I found an artesian spring on a place I once owned. It had an outlet about 1.5 inches in diameter. folowing the hole with a backhoe about 12 feet led to a large reserve/cavern that held about 30,000 gallons of water and an outlet around 2' in diameter. I was able to get to solid rock and clean away all the clay, then placed 4" pvc and capped the "cavern" wth concrete, then installed a water pump to supply my home. If you dig out your "spring" holes to find the SINGLE source pathway, you can dig a deep enough hole to place PVC with an anti-seep collar (farm discs are good for small pipe) and compact at least 4' X 4' area of clay around the pipe. Extend the pvc above your water line and determine the "Height " it will push the water to. For low pressure areas try to pump water from the pipes until the pond level rises higher than spring pressure to eliminate a blow out. If it is above the ponds waterline, support the pipe and trim it to stay just above the water's surface.

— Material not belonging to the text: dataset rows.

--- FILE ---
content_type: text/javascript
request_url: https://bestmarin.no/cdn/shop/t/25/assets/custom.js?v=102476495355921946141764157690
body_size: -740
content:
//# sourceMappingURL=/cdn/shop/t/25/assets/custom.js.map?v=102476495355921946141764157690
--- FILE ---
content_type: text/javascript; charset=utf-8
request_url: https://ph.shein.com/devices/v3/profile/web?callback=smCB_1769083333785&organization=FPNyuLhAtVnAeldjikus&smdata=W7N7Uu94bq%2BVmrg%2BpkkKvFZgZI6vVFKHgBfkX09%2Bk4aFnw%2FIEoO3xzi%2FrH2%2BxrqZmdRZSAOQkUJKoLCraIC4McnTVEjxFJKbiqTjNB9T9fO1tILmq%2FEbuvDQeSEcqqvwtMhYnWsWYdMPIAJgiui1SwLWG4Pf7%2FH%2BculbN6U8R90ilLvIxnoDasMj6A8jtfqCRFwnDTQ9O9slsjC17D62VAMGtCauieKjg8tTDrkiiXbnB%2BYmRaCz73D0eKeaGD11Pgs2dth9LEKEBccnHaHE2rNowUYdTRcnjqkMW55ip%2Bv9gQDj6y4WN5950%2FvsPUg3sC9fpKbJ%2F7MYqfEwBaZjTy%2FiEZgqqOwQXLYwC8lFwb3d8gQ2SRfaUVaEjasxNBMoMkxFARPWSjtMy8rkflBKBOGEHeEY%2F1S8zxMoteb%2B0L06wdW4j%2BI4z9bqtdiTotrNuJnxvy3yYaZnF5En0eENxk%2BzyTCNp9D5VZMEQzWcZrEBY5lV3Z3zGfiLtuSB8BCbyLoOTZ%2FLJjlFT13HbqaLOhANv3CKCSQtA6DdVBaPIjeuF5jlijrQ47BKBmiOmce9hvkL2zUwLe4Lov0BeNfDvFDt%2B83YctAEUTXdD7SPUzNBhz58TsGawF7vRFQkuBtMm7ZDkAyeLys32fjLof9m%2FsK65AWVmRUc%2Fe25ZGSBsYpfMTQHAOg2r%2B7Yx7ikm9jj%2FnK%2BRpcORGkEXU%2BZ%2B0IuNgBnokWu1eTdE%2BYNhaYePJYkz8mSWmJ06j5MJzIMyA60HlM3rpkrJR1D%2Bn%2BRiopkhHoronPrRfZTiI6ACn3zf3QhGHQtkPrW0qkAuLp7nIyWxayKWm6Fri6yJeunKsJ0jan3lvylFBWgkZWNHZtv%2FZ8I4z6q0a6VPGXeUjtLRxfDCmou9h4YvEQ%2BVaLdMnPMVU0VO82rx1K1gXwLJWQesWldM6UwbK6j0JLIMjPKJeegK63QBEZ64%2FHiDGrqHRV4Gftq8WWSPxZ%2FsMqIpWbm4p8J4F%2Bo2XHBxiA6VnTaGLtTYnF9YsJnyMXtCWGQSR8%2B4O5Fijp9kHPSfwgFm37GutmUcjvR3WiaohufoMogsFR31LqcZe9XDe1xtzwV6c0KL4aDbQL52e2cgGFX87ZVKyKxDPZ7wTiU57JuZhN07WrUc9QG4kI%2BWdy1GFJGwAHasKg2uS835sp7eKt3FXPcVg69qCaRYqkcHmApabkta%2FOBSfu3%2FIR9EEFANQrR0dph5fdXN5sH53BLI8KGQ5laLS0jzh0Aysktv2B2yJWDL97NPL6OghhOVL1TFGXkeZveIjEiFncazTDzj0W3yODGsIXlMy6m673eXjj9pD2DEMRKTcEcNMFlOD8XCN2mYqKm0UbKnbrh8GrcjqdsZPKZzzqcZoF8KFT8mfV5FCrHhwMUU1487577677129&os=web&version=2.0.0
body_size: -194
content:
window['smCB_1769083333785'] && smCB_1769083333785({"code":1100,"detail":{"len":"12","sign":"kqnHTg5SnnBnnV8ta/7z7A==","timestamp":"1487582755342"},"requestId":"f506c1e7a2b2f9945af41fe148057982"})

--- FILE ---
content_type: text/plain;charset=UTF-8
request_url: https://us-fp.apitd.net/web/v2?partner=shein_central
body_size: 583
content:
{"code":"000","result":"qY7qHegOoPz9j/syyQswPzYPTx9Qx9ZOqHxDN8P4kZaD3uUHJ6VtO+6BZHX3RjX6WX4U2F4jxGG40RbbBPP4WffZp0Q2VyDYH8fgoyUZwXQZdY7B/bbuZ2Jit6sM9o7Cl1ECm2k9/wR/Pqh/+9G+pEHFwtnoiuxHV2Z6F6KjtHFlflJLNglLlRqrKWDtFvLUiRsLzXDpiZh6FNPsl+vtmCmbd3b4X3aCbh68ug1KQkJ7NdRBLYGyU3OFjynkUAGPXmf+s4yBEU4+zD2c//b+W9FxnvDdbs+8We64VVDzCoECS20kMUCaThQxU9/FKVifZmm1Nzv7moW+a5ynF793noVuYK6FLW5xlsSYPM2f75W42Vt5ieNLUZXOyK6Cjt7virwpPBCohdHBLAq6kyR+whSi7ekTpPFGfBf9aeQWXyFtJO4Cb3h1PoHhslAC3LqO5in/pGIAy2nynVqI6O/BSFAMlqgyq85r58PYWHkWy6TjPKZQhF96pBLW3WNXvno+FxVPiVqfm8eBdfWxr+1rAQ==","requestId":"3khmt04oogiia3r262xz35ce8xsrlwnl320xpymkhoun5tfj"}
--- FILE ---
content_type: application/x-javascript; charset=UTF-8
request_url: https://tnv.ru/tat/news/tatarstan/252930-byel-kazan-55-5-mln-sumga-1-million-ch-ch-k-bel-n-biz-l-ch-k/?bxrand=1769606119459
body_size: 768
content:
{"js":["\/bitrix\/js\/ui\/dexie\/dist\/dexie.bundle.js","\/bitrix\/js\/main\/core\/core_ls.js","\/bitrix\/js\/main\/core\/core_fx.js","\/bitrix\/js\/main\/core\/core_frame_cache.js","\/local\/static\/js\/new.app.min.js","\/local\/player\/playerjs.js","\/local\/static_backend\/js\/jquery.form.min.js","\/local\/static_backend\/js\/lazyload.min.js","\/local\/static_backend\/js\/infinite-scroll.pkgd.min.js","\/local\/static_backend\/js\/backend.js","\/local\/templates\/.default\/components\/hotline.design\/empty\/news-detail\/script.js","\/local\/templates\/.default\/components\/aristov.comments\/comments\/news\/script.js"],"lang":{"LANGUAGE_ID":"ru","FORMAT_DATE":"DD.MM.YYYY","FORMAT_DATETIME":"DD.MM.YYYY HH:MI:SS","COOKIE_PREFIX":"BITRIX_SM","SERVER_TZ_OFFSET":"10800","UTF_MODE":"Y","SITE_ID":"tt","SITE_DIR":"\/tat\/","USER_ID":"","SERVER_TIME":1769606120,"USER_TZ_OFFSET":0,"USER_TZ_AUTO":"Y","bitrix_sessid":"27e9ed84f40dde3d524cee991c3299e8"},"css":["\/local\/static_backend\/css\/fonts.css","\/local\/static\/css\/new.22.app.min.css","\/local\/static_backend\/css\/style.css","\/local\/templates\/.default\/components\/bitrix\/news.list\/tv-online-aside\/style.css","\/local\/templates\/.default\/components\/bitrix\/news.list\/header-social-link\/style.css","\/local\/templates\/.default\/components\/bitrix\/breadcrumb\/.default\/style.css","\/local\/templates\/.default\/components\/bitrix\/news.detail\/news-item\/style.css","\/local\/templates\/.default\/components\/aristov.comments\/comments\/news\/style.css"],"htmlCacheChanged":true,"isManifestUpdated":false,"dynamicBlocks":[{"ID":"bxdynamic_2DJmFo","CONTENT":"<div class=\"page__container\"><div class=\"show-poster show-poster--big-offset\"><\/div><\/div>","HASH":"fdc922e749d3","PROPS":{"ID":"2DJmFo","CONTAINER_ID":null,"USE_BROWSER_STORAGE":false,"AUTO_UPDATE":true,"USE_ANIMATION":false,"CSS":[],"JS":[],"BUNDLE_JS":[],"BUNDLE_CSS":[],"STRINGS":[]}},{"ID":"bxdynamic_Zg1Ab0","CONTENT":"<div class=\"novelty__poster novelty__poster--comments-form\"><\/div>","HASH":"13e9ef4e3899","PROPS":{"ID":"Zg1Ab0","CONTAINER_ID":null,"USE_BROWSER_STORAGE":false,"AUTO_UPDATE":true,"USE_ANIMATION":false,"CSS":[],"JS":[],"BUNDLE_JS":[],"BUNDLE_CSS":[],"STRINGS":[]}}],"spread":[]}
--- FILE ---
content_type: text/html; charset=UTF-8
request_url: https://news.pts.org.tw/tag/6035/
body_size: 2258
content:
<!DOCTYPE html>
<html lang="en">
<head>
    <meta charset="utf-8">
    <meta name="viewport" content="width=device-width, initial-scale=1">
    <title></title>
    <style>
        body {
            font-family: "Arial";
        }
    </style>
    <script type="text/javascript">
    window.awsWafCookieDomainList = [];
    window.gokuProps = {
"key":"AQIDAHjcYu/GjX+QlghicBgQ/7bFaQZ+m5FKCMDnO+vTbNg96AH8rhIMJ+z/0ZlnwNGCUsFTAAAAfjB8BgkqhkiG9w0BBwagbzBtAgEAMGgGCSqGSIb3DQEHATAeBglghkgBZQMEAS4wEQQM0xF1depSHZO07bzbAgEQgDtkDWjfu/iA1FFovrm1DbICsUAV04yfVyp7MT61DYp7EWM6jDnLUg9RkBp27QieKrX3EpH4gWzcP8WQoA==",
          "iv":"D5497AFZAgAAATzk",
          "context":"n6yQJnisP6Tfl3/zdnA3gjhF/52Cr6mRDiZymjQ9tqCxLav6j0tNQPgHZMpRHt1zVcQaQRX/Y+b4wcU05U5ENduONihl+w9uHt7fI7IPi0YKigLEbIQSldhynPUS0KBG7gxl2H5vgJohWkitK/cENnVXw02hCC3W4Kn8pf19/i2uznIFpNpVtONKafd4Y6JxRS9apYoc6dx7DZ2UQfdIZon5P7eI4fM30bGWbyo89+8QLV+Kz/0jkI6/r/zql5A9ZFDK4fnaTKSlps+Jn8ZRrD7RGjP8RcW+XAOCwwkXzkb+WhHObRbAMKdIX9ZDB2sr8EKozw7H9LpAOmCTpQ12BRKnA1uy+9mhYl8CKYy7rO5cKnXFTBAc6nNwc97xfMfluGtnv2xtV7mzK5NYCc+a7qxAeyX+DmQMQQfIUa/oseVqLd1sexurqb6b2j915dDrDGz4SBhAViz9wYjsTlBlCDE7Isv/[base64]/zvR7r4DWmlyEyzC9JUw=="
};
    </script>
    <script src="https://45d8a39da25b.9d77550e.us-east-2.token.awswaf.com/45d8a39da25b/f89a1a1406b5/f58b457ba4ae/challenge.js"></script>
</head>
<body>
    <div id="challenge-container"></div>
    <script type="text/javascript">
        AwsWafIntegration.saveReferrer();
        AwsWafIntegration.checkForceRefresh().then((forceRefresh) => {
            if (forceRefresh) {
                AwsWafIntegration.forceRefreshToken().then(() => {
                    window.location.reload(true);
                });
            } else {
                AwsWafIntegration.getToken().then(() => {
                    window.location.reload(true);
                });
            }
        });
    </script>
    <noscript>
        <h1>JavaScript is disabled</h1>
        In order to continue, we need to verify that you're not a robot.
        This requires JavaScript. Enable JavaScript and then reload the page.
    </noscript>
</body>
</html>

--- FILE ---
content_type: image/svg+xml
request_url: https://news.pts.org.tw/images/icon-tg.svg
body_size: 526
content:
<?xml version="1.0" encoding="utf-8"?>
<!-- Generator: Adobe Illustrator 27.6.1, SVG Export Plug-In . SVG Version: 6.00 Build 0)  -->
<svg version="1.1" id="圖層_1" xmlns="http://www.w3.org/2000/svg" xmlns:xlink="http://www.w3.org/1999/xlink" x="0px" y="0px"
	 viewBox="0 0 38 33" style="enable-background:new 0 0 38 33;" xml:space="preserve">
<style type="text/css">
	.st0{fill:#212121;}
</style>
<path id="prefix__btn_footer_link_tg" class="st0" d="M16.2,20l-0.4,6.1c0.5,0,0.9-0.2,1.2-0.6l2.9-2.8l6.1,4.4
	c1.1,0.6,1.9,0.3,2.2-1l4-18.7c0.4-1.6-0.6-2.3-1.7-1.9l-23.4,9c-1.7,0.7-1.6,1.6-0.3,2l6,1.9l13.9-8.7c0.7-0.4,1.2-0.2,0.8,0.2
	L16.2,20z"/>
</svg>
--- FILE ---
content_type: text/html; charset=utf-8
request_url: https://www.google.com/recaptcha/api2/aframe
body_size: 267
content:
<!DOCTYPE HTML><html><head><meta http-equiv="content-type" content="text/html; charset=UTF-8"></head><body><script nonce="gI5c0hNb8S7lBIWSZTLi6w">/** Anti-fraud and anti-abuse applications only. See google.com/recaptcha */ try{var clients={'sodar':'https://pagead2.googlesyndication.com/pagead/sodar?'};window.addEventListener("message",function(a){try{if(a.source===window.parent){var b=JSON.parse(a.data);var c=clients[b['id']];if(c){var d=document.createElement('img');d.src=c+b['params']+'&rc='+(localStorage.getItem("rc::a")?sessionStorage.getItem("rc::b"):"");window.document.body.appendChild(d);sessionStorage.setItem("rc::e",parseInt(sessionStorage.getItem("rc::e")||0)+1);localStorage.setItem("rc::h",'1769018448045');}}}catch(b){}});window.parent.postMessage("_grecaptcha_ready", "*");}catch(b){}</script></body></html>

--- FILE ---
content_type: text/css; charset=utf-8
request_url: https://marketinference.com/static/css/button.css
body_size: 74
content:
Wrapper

If it does NOT raise above the waterline, determine the height it will rise and again, trim it to be above the waterline. Once the pond has filled, the pressure of your pond's water will not overcome the compacted clay in the low pressure areas and drain, plus you will always have a clean water source from the higher pressure springs.
You'll need to dig out and find the main spring feeds if possible. Vent all the springs you can find when there is good ground moisture to make them appear. Vent them ALL. Some low pressure ones will become HIHG pressure during/after a rain and the goal here is to make the PIPE the path os least resistance and NOT a new hole.

Make sense?

Last edited by Rainman; 01/19/09 11:29 AM.